In the end, I support 18MillionRising’s campaign to take My American Girl to task for its cancellation of the Ivy Ling doll. Although parents can custom-create their own dolls from various parts on the American Girl website, American Girl dolls are defined by the characters and books. The absence of Asian Americans — and specifically the diversity of the Asian American experience beyond a single Chinese American doll from 1970’s Chinatown — is an oversight that demands correction. So, I strongly encourage you to participate in 18MR’s campaign by signing their petition and submitting to their Our American Girls Tumblr.

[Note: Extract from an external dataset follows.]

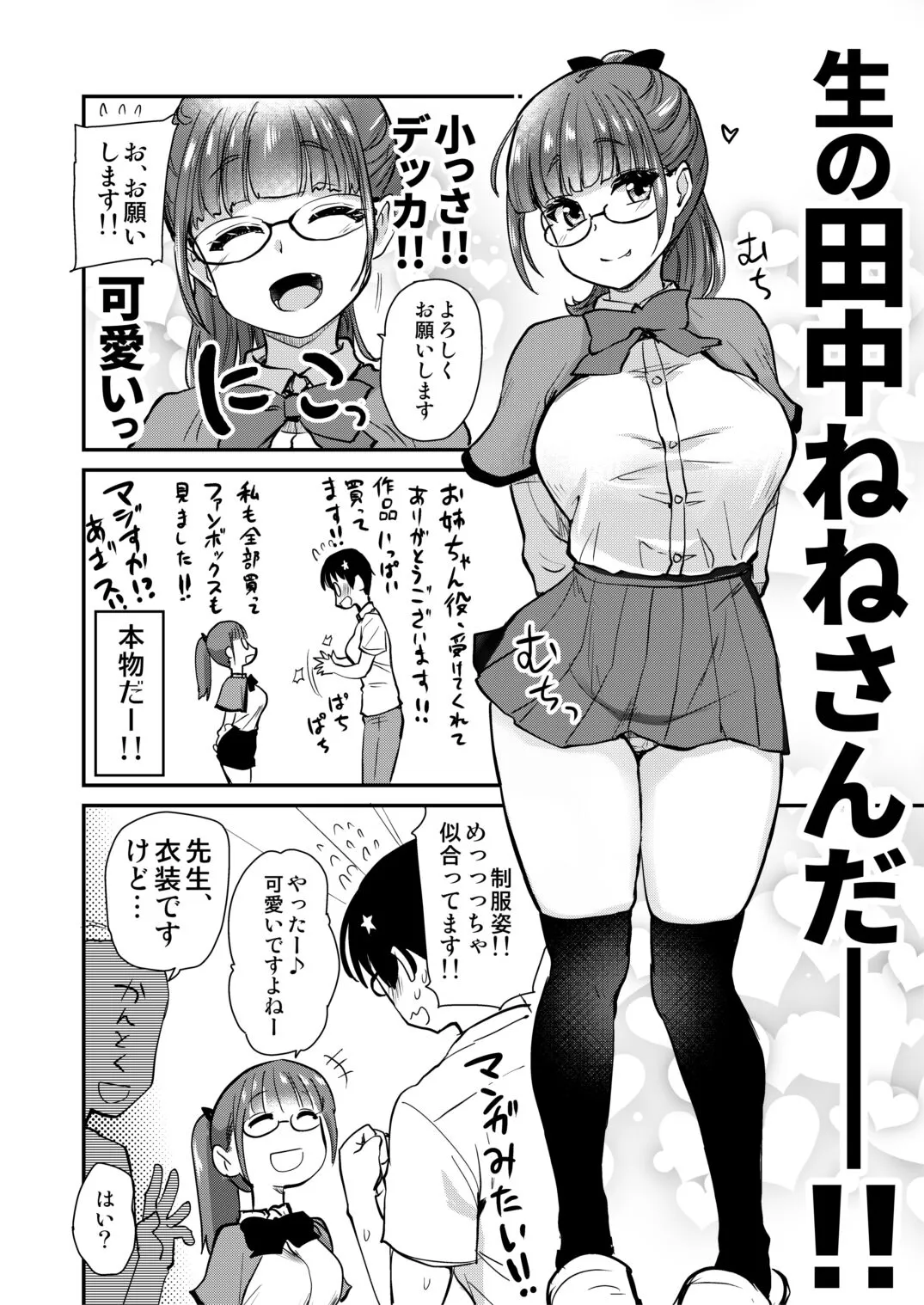 Jibun no Kaita Manga ga Jissha AV ni!? Sekkaku nano de Satsuei Genba no Kengaku ni Ittekimashita. | Page 13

But I also urge Mattel and the American Girl lines to go a step further. There needs to be not just one or two, but several, racially diverse dolls in the line, and far more than just a token Asian American doll. These dolls must be more than just a mash-up of caricatured tropes; no more Asian American dolls dressed in chi pao and described as “lucky”. To more accurately and complexly reflect the experiences of people of colour, the company should strive to improve its own racial and gender diversity: while the demographics of Mattel’s total workforce are not available online, the company’s leadership is 90% male and exclusively White. Above all, dolls need to be priced so that they are accessible for all children, and not just those coming from upper middle-class families. It would be nice if most Asian American children in poverty could actually afford the Asian American doll that Mattel will hopefully replace Ivy Ling with.
In short, if Mattel is truly dedicated to reflecting the diversity and experiences of today’s American girls with their American Girl dolls, they should actually do that. Today’s American girls aren’t predominantly rich and White, these dolls shouldn’t be either.